Strongly disagree here because JSON can come from untrusted sources and this has security implications. It's not the same kind of problem that the bloat article discusses where you just have bad contracts on interfaces.

flykespice•40m ago

There is no easy way out when you're working with C: either you handle all possible UB cases with exhaustive checks, or you move on to another language.

(TIP: choose the latter)

ricardobeat•1h ago

An int will be 32 bits on any non-ancient platform, so this means:

- a JSON file with nested values exceeding 2 billion depth

- a file with more than 2 billion lines

- a line with more than 2 billion characters

layer8•1h ago

All very possible on modern platforms.

Maybe more importantly, I won’t trust the rest of the code if the author doesn’t seem to have the finite range of integer types in mind.

johnisgood•45m ago

Personally, all my C code is written with SEI C Coding Standard in mind.

klysm•50m ago

2 billion characters seems fairly plausible to hit in the real world

naasking•10m ago

2GB in a single JSON file is definitely an outlier.
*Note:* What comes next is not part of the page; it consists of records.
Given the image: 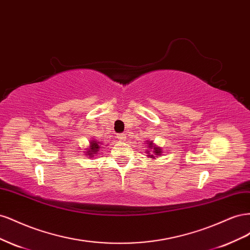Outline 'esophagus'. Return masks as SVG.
<instances>
[{"label":"esophagus","instance_id":"obj_1","mask_svg":"<svg viewBox=\"0 0 250 250\" xmlns=\"http://www.w3.org/2000/svg\"><path fill=\"white\" fill-rule=\"evenodd\" d=\"M118 139H119L121 142L126 141V134H125V133H120V134H118Z\"/></svg>","mask_w":250,"mask_h":250}]
</instances>
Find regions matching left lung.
Returning <instances> with one entry per match:
<instances>
[{
	"instance_id": "left-lung-1",
	"label": "left lung",
	"mask_w": 250,
	"mask_h": 250,
	"mask_svg": "<svg viewBox=\"0 0 250 250\" xmlns=\"http://www.w3.org/2000/svg\"><path fill=\"white\" fill-rule=\"evenodd\" d=\"M149 148L152 150V151H150V152H153V154L152 155H149V157H155V155H161V153L163 152V150L160 148V147H155L153 144H152V142H150L149 144ZM148 153H149V151H148Z\"/></svg>"
}]
</instances>
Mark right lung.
<instances>
[{
	"instance_id": "obj_1",
	"label": "right lung",
	"mask_w": 250,
	"mask_h": 250,
	"mask_svg": "<svg viewBox=\"0 0 250 250\" xmlns=\"http://www.w3.org/2000/svg\"><path fill=\"white\" fill-rule=\"evenodd\" d=\"M99 142H95V141H93V142H90V148L86 151L85 153H87V155H89V156H94V154H96L97 152H98V150H99Z\"/></svg>"
}]
</instances>
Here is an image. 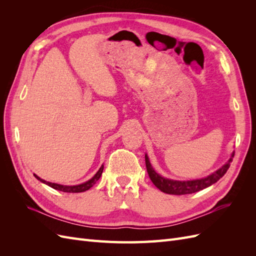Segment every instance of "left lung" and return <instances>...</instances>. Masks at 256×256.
<instances>
[{
    "label": "left lung",
    "mask_w": 256,
    "mask_h": 256,
    "mask_svg": "<svg viewBox=\"0 0 256 256\" xmlns=\"http://www.w3.org/2000/svg\"><path fill=\"white\" fill-rule=\"evenodd\" d=\"M234 154H235V152H232L230 159L220 168L216 170V172L212 173L210 175H208L206 177L200 178V180H170V178L161 176L160 174H158L156 171H154V168L152 166L147 154H145V164H146L147 173H148L150 180L160 191L168 193V194L182 196V194H191V193H196L218 182L220 178L226 173V171L230 166V162L233 161Z\"/></svg>",
    "instance_id": "1"
}]
</instances>
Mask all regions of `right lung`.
Wrapping results in <instances>:
<instances>
[{"instance_id": "1", "label": "right lung", "mask_w": 256, "mask_h": 256, "mask_svg": "<svg viewBox=\"0 0 256 256\" xmlns=\"http://www.w3.org/2000/svg\"><path fill=\"white\" fill-rule=\"evenodd\" d=\"M102 171H104V164L100 166V168L98 170V172L94 176H92L90 180L85 182L83 184H74V186H65V184H54V182H47V180H42V178L38 177L36 174H34V176L37 178L38 180H40L42 184H48L49 187L56 189V190L63 191V192H69V193H79V192H84V191L90 189L92 186L96 184V182L99 180L100 176H102Z\"/></svg>"}]
</instances>
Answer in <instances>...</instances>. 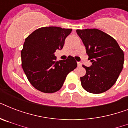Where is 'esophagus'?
<instances>
[{
	"label": "esophagus",
	"instance_id": "esophagus-1",
	"mask_svg": "<svg viewBox=\"0 0 128 128\" xmlns=\"http://www.w3.org/2000/svg\"><path fill=\"white\" fill-rule=\"evenodd\" d=\"M78 67H80V66H82V63H80V62H78Z\"/></svg>",
	"mask_w": 128,
	"mask_h": 128
}]
</instances>
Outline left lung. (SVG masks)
<instances>
[{"mask_svg":"<svg viewBox=\"0 0 128 128\" xmlns=\"http://www.w3.org/2000/svg\"><path fill=\"white\" fill-rule=\"evenodd\" d=\"M92 65L80 77L82 88L92 94L107 91L115 84L123 69L124 54L115 39L98 29L77 30Z\"/></svg>","mask_w":128,"mask_h":128,"instance_id":"1","label":"left lung"}]
</instances>
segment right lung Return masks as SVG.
I'll return each instance as SVG.
<instances>
[{
	"instance_id": "obj_1",
	"label": "right lung",
	"mask_w": 128,
	"mask_h": 128,
	"mask_svg": "<svg viewBox=\"0 0 128 128\" xmlns=\"http://www.w3.org/2000/svg\"><path fill=\"white\" fill-rule=\"evenodd\" d=\"M72 29L42 27L25 39L21 51L22 67L34 87L44 93H54L63 86L66 76L77 67L71 56L56 60L54 52L63 48L65 39Z\"/></svg>"
}]
</instances>
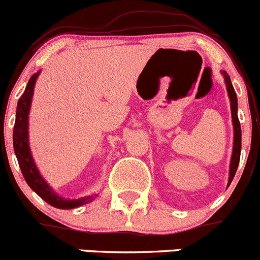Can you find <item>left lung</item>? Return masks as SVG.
I'll return each instance as SVG.
<instances>
[{
  "instance_id": "8db88e82",
  "label": "left lung",
  "mask_w": 260,
  "mask_h": 260,
  "mask_svg": "<svg viewBox=\"0 0 260 260\" xmlns=\"http://www.w3.org/2000/svg\"><path fill=\"white\" fill-rule=\"evenodd\" d=\"M225 79L226 89H228L229 100H230V110H231V119H233V126H234V144H233V154H231L230 160V169H229V182L228 186L233 181L234 176L238 169L239 160H240V151H241V127L240 122L238 119V97H236L235 89H234L233 83L230 81V77L226 72H221Z\"/></svg>"
}]
</instances>
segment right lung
<instances>
[{
	"instance_id": "add662e5",
	"label": "right lung",
	"mask_w": 260,
	"mask_h": 260,
	"mask_svg": "<svg viewBox=\"0 0 260 260\" xmlns=\"http://www.w3.org/2000/svg\"><path fill=\"white\" fill-rule=\"evenodd\" d=\"M40 71L38 73L32 74L31 78L27 82V86L25 88V92L22 96L20 97L19 102H17L16 109V120H15V127L14 134H12V139H14V150L16 154L17 161H19L20 169L24 176L25 181L29 184L30 188L39 194L40 197L45 202H48L50 206L56 207V209L61 210H71L76 209V207L86 205L88 202L93 201L96 194H89V196L81 197V199L76 200H68L60 197L53 188L50 184L46 183L45 179L43 178L42 173L38 169L37 164H35L34 158H32L31 150H30L29 145V114H30V106H31L32 94H34L35 83L39 77Z\"/></svg>"
}]
</instances>
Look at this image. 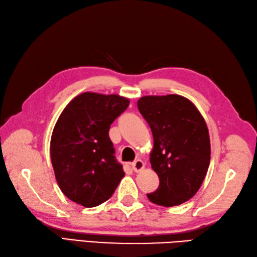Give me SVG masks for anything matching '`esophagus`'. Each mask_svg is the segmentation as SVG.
Wrapping results in <instances>:
<instances>
[{
  "label": "esophagus",
  "instance_id": "1",
  "mask_svg": "<svg viewBox=\"0 0 257 257\" xmlns=\"http://www.w3.org/2000/svg\"><path fill=\"white\" fill-rule=\"evenodd\" d=\"M131 168H133V170L136 173H138V172H140V171L145 169V162H143V161L140 160V159H137L135 162L131 163Z\"/></svg>",
  "mask_w": 257,
  "mask_h": 257
}]
</instances>
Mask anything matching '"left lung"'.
I'll return each mask as SVG.
<instances>
[{
    "mask_svg": "<svg viewBox=\"0 0 257 257\" xmlns=\"http://www.w3.org/2000/svg\"><path fill=\"white\" fill-rule=\"evenodd\" d=\"M138 109L151 128L150 163L160 180L147 194L153 204L173 207L198 192L210 163V139L204 117L181 95L143 96Z\"/></svg>",
    "mask_w": 257,
    "mask_h": 257,
    "instance_id": "obj_1",
    "label": "left lung"
}]
</instances>
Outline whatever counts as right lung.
<instances>
[{
    "label": "right lung",
    "instance_id": "obj_1",
    "mask_svg": "<svg viewBox=\"0 0 257 257\" xmlns=\"http://www.w3.org/2000/svg\"><path fill=\"white\" fill-rule=\"evenodd\" d=\"M128 106L129 99L119 95L85 92L57 120L50 141L52 168L62 193L76 204H103L124 176L108 131Z\"/></svg>",
    "mask_w": 257,
    "mask_h": 257
}]
</instances>
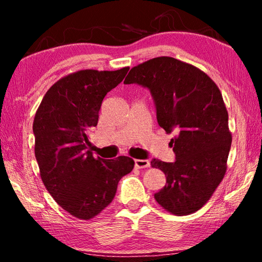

A simple caveat when using this header could suffice: ensure inputs are less than 2GB.

odie5533•51m ago

Can't use this library in production that's for sure.

hypeatei•47m ago

You're not aware of the simplistic, single header C library culture that some developers like to partake in. Tsoding (a streamer) is a prime example of someone who likes developing/using these types of libraries. They acknowledge that these things aren't focused on "security" or "features" and that's okay. Not everything is a super serious business project exposed to thousands of paying customers.

zwnow•43m ago

So if its a hobby project designed for just a handful of people, its suddenly okay to endanger them due to being sloppy?

hypeatei•41m ago

This is an open source project that you're not obligated to use nor did you pay for it. Who is it endangering?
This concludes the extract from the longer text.